Regarding infectious complications, our study found no significant association between sex, age, diagnosis, stem cell source, or type of match and the occurrence of bacterial infections. This finding is in line with Zajac-Spychala et al. (2016)[13], who reported 237 bacterial infection episodes among pediatric HSCT recipients, showing a lower incidence of invasive bacterial infections in matched donor recipients compared to mismatched unrelated donors. Similarly, no significant relation was found between sex, age, diagnosis, stem cell source, fungal prophylaxis, and fungal infections, which mirrors the study by Koldehoff and Zakrzewski et al. [14], where invasive fungal infections occurred in 1026% of HSCT recipients.
For protozoal infections, no significant associations were found, consistent with the lack of identified predictors in previous studies. Regarding CMV reactivation, no significant relationships were observed between the infection and sex, age, diagnosis, stem cell source, type of match, donor CMV status, or post-transplant immunosuppression. This contrasts with studies suggesting that CMV reactivation is a significant post-transplant concern.
Outcomes in the study revealed that 78.4% (n=51) of patients were discharged disease-free, 7.7% (n=5) experienced graft failure, and 18.5% (n=12) succumbed to post-transplant complications. These findings align with Zaidman et al. (2022), which reported an overall survival rate of 44%, with neurological complications contributing to one-third of mortalities.
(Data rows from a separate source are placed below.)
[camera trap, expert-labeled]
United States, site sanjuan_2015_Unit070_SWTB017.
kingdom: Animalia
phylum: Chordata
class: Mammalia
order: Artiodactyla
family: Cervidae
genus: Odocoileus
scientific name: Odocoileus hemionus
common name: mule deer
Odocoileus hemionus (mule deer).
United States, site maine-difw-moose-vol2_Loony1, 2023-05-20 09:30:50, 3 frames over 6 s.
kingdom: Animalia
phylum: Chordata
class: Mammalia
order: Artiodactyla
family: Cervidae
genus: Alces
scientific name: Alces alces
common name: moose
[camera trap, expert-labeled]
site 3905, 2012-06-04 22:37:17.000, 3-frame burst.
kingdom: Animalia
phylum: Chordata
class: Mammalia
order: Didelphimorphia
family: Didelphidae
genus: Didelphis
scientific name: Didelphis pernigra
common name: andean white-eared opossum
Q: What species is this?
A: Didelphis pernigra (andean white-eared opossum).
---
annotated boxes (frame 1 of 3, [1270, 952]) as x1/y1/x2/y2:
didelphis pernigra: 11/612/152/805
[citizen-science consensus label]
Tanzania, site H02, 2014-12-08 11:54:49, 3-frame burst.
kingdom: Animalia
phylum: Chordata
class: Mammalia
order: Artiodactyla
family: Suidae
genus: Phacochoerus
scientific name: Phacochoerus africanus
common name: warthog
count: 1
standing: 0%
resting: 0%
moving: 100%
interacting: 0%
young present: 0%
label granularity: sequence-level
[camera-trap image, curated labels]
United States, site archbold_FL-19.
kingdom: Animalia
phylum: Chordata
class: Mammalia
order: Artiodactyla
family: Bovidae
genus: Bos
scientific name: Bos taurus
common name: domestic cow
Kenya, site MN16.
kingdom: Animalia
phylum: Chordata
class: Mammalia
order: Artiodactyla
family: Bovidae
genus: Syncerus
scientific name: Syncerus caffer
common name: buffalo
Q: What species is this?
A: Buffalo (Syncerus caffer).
Olson et al. (2023) reported higher survival rates of 89%, highlighting variability across different centers. In our study, infections were the primary cause of death within the first 100 days, with bacterial infections contributing 54.5% and fungal infections 9.1%. Other causes of death included bleeding, veno-occlusive disease (VOD), bone marrow aplasia, and graft rejection, each contributing 9.1%. Zaidman et al. (2022)[15] identified older age, the use of alemtuzumab, and neurological sequelae as risk factors for mortality, while Olson et al. (2023)emphasized GVHD, infections, and infection control as crucial factors influencing survival. Kang et al. (2015)[16] similarly identified neurological sequelae and chronic GVHD as significant mortality risk factors.
In conclusion, this study aimed to examine the infectious complications following allogeneic hematopoietic stem cell transplantation (HSCT) in pediatric patients, focusing on bacterial, fungal, protozoal infections, and CMV reactivation. The results indicate that various parameters, including sex, age, diagnosis, stem cell source, type of match, and post-transplant immunosuppression, did not show statistically significant associations with the occurrence of these infections. Despite the lack of significant relationships between these factors and infection outcomes, it is crucial to continue monitoring and managing infections closely in pediatric HSCT recipients, as they remain at high risk for infectious complications. Further studies with larger sample sizes may help identify potential risk factors or trends that could guide preventive and therapeutic strategies for improving patient outcomes in this vulnerable population.